**Your goal:**
Return only the lines starting at the line that contains "Of the door" and ending with the final line of the listing; include both endpoints.

Spatial relation data:
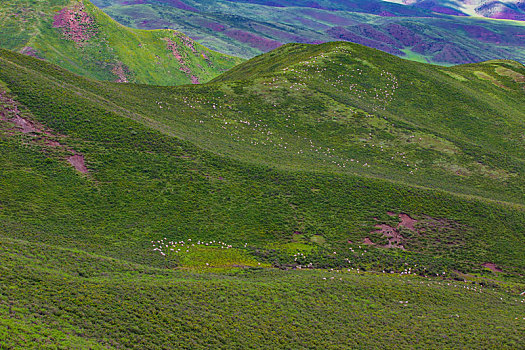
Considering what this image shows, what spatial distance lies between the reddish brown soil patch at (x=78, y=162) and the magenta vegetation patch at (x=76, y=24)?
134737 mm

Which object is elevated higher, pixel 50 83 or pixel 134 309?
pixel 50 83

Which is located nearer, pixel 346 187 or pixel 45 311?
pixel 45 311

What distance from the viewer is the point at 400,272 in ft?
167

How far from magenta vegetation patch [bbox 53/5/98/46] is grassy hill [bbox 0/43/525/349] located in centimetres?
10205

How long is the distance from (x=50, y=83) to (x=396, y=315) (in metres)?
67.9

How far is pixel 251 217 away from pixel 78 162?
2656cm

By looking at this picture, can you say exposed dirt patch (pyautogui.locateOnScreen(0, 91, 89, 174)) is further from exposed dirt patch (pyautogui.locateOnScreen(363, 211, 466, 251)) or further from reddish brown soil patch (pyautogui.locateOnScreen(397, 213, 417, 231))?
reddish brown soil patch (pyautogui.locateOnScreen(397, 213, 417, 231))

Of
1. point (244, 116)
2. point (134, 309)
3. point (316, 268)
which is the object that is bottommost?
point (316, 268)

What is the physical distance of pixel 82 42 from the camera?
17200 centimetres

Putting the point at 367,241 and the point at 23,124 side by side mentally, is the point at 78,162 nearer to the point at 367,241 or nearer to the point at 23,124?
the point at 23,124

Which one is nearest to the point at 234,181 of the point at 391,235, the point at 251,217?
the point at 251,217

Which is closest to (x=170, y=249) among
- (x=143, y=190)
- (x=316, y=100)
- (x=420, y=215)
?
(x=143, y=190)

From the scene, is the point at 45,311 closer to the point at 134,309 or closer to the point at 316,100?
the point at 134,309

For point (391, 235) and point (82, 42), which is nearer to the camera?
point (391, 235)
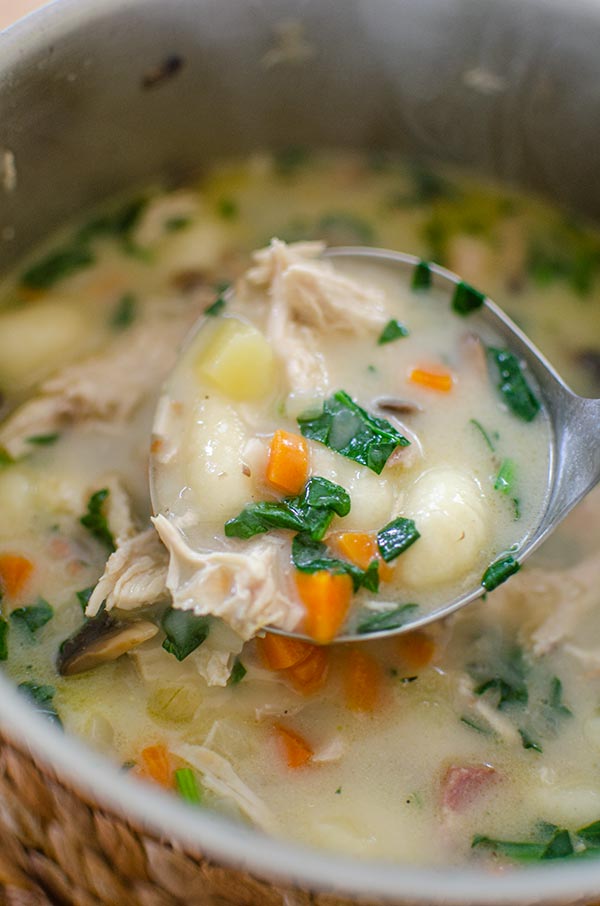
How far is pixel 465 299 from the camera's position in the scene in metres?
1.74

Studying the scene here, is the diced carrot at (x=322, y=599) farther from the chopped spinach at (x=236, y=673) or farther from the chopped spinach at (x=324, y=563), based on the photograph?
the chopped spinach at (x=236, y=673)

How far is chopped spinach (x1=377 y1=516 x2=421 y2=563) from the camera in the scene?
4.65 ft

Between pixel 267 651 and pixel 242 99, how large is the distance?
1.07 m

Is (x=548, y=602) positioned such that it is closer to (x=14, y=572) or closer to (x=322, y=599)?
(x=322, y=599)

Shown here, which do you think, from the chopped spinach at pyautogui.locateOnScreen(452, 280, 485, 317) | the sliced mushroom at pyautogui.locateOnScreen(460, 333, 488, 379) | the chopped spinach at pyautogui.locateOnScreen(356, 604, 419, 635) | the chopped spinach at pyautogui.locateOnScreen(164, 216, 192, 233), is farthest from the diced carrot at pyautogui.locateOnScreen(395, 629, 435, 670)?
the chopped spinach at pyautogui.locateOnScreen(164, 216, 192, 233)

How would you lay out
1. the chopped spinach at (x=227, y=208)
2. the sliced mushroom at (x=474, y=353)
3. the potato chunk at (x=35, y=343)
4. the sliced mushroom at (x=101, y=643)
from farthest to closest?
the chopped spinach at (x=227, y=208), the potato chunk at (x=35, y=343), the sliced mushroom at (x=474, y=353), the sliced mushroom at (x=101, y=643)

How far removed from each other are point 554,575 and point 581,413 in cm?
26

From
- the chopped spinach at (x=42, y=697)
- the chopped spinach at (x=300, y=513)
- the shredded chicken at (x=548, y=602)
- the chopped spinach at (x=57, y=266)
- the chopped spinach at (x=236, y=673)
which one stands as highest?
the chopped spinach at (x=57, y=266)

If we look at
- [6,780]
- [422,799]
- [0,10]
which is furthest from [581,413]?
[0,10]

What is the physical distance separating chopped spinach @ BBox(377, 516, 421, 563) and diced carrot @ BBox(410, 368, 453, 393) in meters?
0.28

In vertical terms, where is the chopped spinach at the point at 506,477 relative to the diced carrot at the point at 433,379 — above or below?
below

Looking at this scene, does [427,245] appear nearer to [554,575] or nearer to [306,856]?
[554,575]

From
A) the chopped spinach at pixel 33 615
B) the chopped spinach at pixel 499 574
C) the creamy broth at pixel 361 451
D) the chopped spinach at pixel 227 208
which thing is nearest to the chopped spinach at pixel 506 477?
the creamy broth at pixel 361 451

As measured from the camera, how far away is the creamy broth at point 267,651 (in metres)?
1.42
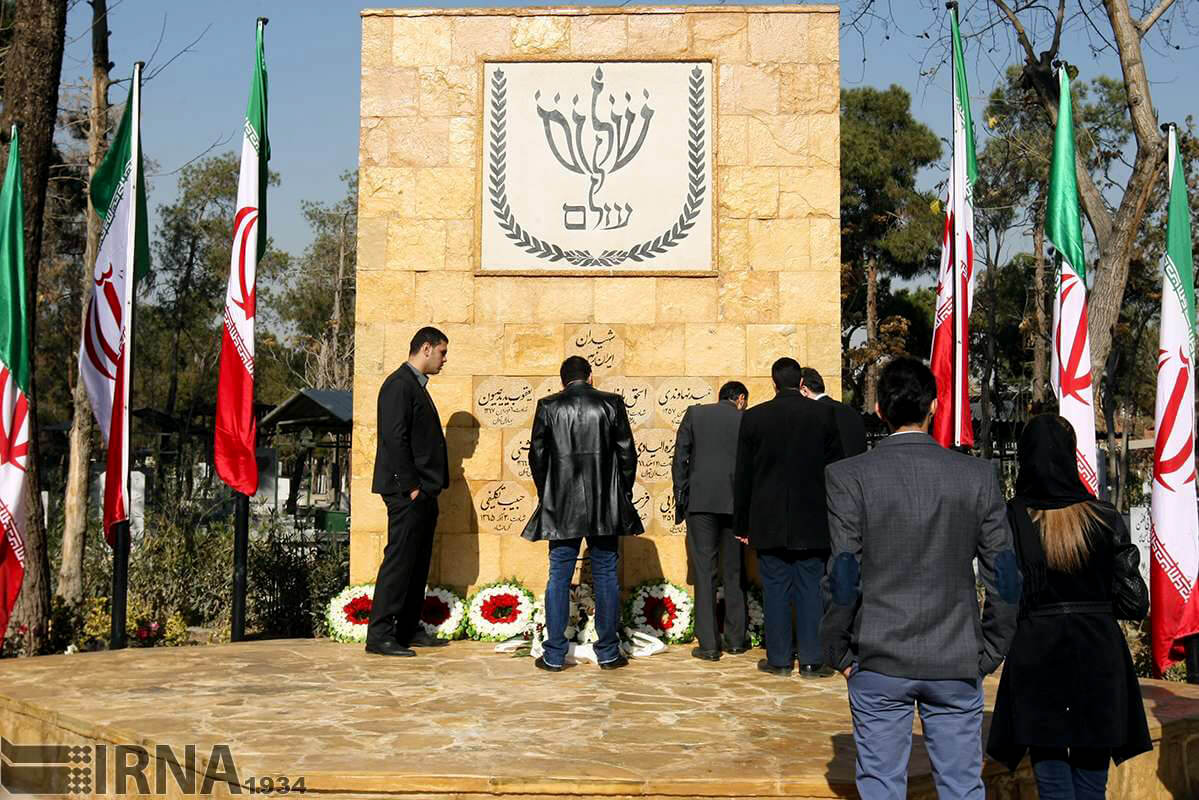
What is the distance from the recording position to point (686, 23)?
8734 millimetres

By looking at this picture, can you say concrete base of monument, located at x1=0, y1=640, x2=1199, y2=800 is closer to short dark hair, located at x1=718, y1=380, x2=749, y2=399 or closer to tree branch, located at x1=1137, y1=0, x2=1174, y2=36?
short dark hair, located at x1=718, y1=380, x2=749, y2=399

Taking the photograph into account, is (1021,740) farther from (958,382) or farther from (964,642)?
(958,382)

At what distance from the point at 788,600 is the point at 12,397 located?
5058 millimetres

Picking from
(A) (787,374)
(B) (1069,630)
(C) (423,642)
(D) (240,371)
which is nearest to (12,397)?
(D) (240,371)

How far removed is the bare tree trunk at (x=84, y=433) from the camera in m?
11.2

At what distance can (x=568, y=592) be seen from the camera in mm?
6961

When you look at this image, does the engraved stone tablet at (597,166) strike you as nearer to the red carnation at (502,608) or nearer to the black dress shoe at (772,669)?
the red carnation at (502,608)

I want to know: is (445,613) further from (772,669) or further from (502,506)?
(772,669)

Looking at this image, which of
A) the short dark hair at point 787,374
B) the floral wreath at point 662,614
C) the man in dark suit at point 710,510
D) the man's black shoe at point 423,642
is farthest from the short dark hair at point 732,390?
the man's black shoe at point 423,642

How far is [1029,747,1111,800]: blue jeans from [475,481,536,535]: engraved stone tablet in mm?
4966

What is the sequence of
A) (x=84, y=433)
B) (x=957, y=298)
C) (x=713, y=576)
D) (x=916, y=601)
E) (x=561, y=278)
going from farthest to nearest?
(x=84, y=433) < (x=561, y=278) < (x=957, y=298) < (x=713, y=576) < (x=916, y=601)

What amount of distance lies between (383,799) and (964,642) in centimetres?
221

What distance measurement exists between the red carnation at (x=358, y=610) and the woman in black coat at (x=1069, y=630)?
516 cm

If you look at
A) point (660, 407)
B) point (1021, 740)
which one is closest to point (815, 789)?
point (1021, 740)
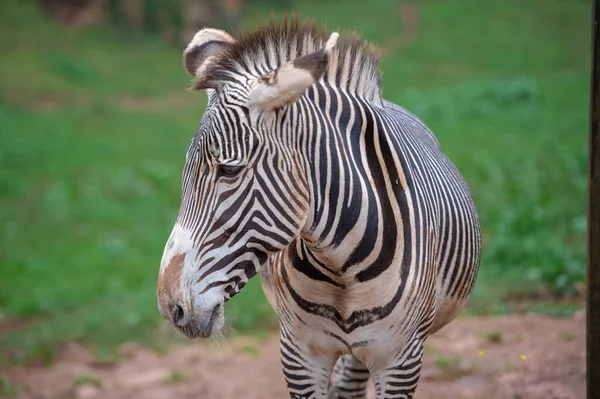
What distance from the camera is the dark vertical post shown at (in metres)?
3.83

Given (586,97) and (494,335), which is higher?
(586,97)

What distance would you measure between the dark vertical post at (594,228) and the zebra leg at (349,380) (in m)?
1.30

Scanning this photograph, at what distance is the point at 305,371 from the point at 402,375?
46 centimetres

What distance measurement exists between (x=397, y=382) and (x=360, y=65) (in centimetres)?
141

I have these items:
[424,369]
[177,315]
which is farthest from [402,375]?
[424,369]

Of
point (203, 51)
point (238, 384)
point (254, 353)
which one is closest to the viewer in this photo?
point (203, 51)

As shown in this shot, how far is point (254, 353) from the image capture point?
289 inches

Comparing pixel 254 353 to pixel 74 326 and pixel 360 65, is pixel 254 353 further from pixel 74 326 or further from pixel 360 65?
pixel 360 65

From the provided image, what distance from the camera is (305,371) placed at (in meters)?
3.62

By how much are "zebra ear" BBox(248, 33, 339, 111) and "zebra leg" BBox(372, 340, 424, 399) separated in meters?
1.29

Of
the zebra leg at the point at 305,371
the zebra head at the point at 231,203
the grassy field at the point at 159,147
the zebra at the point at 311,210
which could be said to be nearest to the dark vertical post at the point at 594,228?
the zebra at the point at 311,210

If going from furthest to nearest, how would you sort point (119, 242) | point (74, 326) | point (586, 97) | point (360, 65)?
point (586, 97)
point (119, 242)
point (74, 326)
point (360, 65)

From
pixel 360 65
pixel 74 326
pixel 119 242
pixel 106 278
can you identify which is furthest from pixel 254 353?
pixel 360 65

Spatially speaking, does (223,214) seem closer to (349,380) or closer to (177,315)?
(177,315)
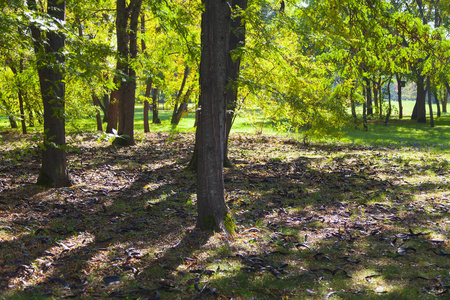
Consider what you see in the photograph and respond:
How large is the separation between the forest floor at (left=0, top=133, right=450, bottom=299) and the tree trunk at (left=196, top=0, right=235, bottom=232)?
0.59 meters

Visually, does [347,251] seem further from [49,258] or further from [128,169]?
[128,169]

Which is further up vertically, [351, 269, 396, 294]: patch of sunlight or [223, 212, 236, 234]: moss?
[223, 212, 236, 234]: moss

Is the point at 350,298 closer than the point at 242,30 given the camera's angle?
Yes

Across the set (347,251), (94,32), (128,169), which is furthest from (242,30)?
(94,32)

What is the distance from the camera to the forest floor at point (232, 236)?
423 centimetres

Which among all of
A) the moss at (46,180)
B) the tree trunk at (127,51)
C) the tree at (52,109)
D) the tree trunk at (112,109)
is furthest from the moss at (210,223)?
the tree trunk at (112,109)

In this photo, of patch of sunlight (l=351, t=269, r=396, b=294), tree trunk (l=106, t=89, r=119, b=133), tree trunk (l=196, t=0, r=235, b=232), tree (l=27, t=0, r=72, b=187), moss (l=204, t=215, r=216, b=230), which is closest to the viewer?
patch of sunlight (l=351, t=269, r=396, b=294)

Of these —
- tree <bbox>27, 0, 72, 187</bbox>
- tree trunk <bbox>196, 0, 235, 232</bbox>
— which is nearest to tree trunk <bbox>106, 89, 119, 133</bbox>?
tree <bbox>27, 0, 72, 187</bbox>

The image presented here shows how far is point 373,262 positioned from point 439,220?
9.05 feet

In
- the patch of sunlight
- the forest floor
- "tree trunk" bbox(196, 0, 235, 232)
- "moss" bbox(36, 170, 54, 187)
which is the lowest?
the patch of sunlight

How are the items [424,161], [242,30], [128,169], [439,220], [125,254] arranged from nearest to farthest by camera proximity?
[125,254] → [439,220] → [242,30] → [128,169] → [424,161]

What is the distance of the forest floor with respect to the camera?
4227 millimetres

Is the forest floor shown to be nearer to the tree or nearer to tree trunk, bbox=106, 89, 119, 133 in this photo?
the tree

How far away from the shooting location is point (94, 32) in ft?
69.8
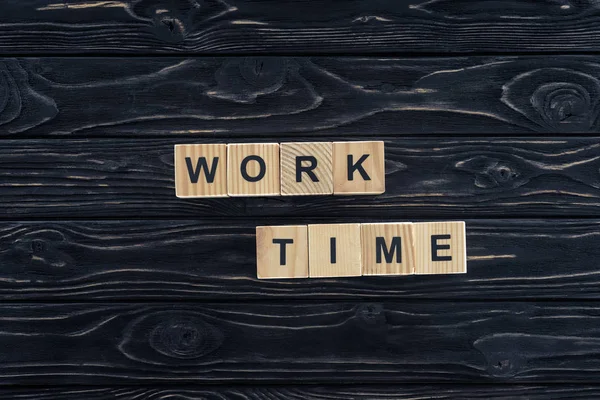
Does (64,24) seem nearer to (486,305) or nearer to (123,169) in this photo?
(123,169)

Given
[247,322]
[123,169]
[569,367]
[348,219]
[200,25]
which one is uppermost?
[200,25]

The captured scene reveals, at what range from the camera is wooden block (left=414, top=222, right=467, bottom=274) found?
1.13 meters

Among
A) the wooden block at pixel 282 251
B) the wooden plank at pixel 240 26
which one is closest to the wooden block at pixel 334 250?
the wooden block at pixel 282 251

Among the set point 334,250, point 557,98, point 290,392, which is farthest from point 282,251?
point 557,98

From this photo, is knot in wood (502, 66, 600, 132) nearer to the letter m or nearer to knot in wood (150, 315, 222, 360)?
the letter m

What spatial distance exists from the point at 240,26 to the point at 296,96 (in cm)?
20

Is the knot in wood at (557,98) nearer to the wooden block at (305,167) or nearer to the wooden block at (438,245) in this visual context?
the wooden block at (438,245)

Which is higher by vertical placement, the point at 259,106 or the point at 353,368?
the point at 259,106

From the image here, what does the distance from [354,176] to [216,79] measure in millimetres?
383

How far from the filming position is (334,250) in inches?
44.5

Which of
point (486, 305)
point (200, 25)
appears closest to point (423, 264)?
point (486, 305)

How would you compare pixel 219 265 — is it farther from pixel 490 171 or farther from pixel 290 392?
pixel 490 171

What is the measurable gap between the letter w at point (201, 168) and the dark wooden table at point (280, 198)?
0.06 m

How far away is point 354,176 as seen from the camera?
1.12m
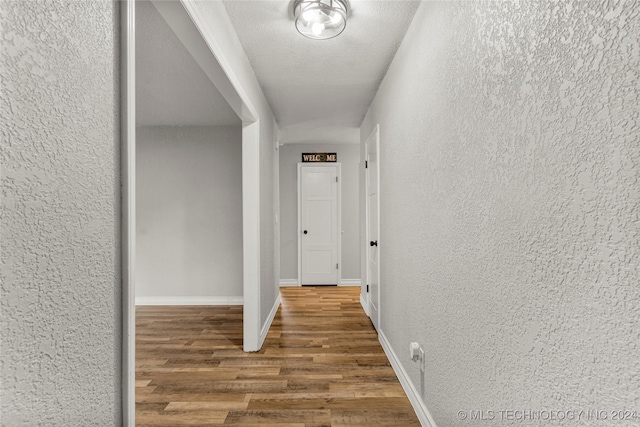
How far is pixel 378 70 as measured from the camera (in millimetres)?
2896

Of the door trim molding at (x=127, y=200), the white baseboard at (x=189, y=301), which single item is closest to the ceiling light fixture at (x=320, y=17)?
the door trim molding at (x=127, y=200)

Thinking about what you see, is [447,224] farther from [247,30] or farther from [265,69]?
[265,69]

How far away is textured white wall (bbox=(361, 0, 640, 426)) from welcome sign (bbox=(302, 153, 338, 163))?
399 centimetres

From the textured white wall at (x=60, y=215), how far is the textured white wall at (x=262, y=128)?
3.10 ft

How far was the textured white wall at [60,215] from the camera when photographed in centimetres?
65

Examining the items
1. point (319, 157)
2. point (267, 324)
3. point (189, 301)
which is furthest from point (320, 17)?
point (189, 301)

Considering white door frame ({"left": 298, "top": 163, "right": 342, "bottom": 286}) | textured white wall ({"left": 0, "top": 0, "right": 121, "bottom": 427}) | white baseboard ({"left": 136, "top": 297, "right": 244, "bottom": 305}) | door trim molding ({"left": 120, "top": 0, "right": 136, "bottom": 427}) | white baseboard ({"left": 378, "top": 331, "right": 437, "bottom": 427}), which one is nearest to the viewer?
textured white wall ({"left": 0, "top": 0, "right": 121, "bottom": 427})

**Result:**
Of the door trim molding at (x=127, y=200), the white baseboard at (x=189, y=301), which single item is closest to the ceiling light fixture at (x=320, y=17)?
the door trim molding at (x=127, y=200)

Thinking about what you see, is [447,224] farther from [247,30] or farther from [265,69]?
[265,69]

How far away is textured white wall (bbox=(361, 0, 640, 426)) from welcome sign (bbox=(302, 153, 338, 163))?
399 centimetres

From the textured white wall at (x=60, y=215), how far is the textured white wall at (x=262, y=128)?
3.10 ft

How far was the textured white wall at [60,215] from the camera when photographed in centimetres?
65

Examining the items
1. point (319, 157)
2. point (267, 324)
3. point (189, 301)
which is furthest from point (320, 17)?
point (189, 301)

Considering white door frame ({"left": 298, "top": 163, "right": 342, "bottom": 286}) | textured white wall ({"left": 0, "top": 0, "right": 121, "bottom": 427}) | white baseboard ({"left": 136, "top": 297, "right": 244, "bottom": 305}) | door trim molding ({"left": 120, "top": 0, "right": 136, "bottom": 427}) | white baseboard ({"left": 378, "top": 331, "right": 437, "bottom": 427}), which one is nearest to the viewer?
textured white wall ({"left": 0, "top": 0, "right": 121, "bottom": 427})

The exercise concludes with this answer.